The Massachusetts House has approved an amendment to the state budget increasing the amount of money available for cities and towns through the Community Preservation Act (CPA). The CPA is an act which was passed in 2000 and makes funds available for certain community projects. This money will come from surplus revenue.
According to Wicked Local – Essex, Representative Timothy Madden (D – Nantucket) spoke in favor of the amendment claiming that this was the most important vote of the night.
“This is, by all means, in my opinion, the most important bill we are doing tonight. It’s a jobs bill. It creates affordable housing,” Madden said.
Madden’s claim that this bill creates affordable housing is an interesting one.
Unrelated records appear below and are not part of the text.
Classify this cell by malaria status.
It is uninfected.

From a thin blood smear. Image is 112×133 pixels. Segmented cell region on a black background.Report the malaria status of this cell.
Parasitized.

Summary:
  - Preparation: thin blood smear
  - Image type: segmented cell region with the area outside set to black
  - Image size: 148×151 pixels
According to some reports only 124 affordable housing units have been built since the program began using $6,058,361 of available monies while $174,582,826 has been used to acquire open space.
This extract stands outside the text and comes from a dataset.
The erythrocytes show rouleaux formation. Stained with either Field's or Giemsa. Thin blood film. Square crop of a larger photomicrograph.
A 2007 study entitled “The Massachusetts Community Preservation Act: Who Benefits, Who Pays?” by the Rappaport Institute of Greater Boston, part of Harvard University shows that the poorest communities in the state benefit the least from the program while actually contributing more. Since most of the money has been used for open space, the bulk of it goes to the wealthiest communities in the state, those with the most open space to be had. Most of the CPA money finds it way to Cape Cod and Middlesex County. This also occurs because of where the state matching funds come from, an added fee collected on real estate transactions. Since the poorer communities tend to have more real estate transfers, they contribute the most to the fund.
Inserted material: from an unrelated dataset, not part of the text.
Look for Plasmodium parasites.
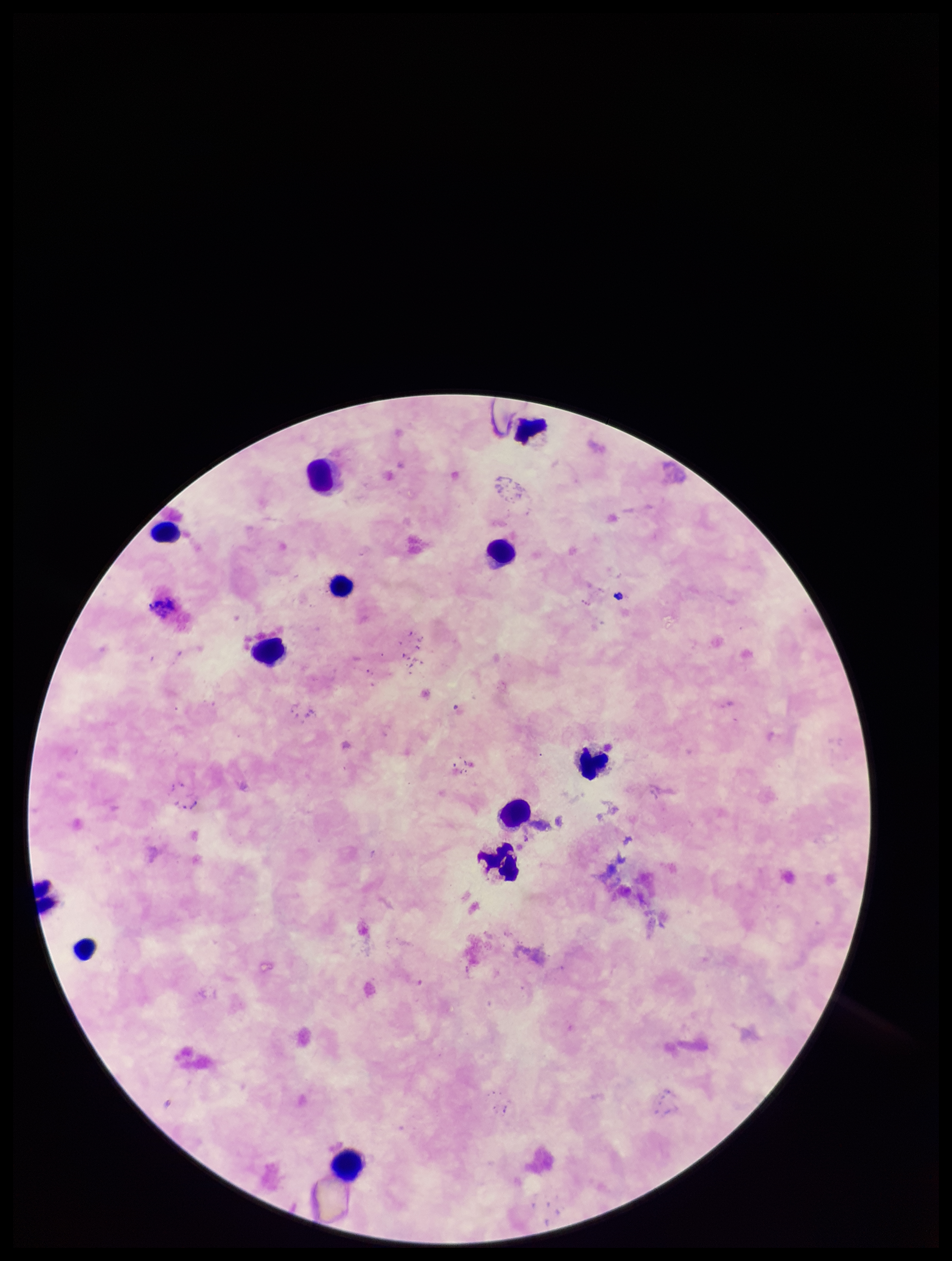
None seen.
Madden is also calling this a jobs bill, but since the greatest amount of funds goes to open space there are really no jobs created, in fact it could be argued jobs are actually taken out of the economy since this open space is no longer available to be developed.
In a time when Massachusetts roads and bridges are crumbling wouldn’t it be better to spend this excess revenue on infrastructure repair instead of raising the state gas tax as proposed by Governor Patrick?